Would you please output the lines from the one holding "class: Amphibia" to the end of the entries, exactly and with no others?

Data supplied: Begin

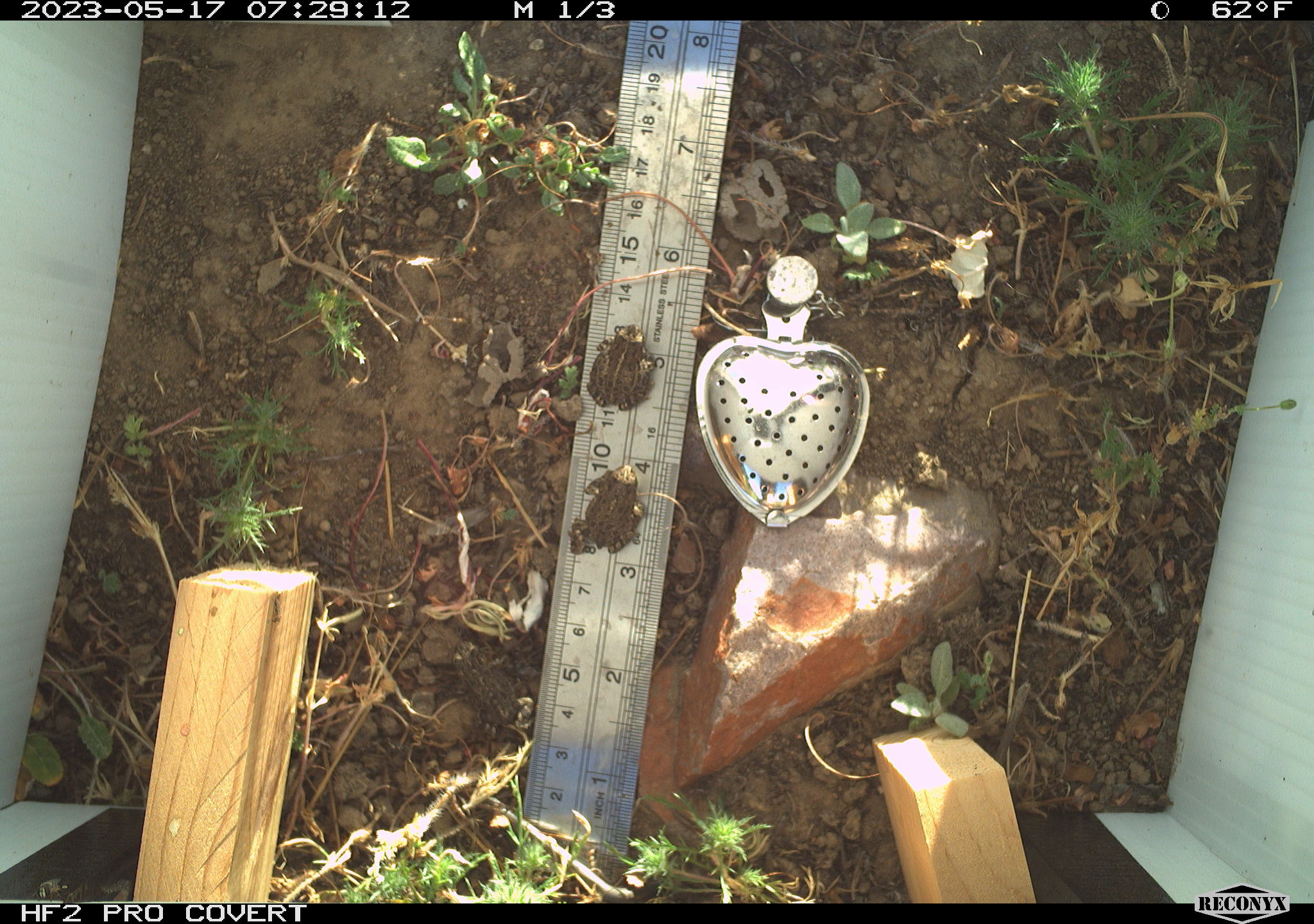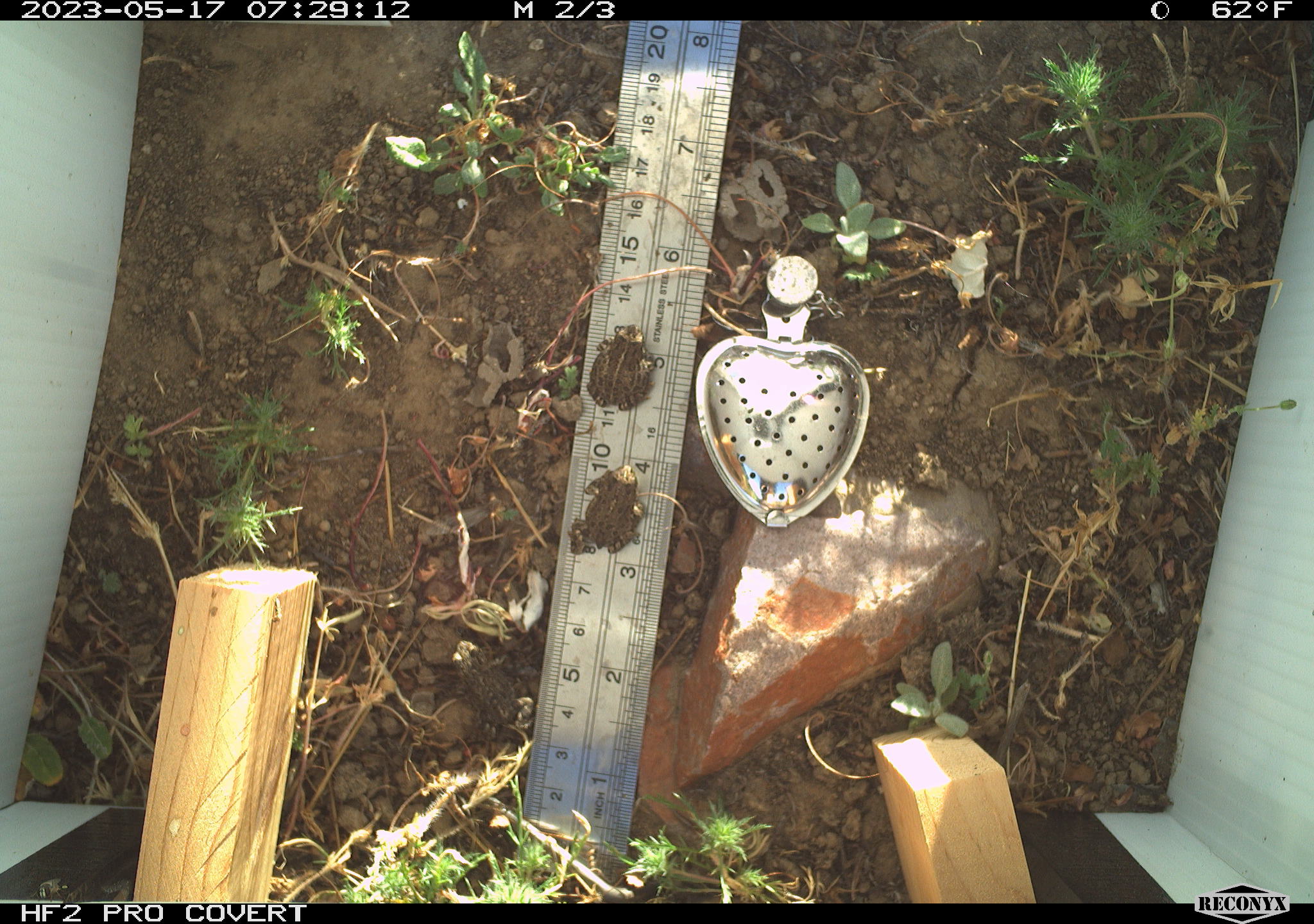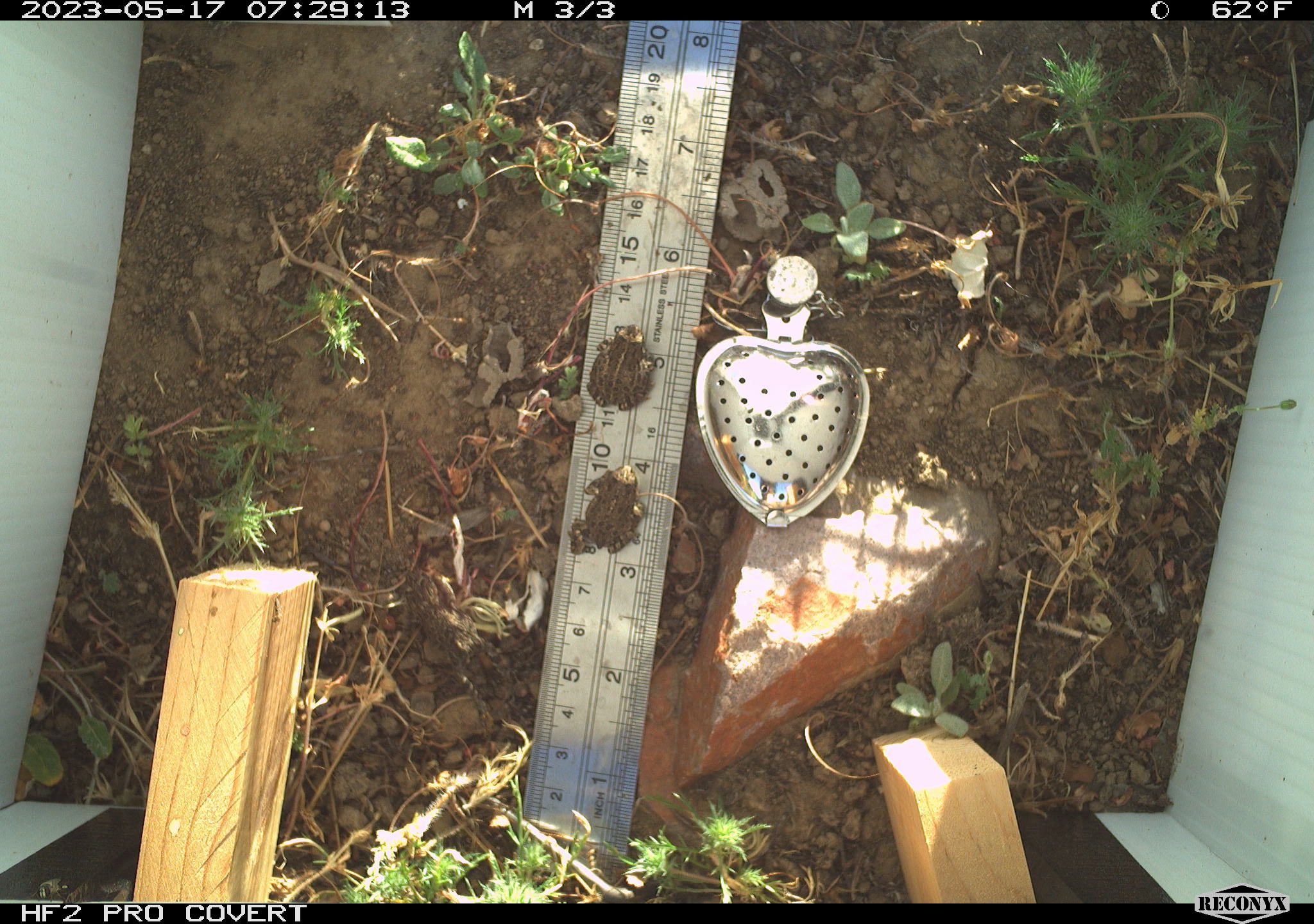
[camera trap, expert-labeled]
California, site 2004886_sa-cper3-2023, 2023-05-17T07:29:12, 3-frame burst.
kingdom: Animalia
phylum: Chordata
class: Amphibia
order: Anura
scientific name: Anura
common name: frogs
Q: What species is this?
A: Frogs (Anura).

Data supplied: End

## Response below
class: Amphibia
order: Anura
scientific name: Anura
common name: frogs
Q: What species is this?
A: Frogs (Anura).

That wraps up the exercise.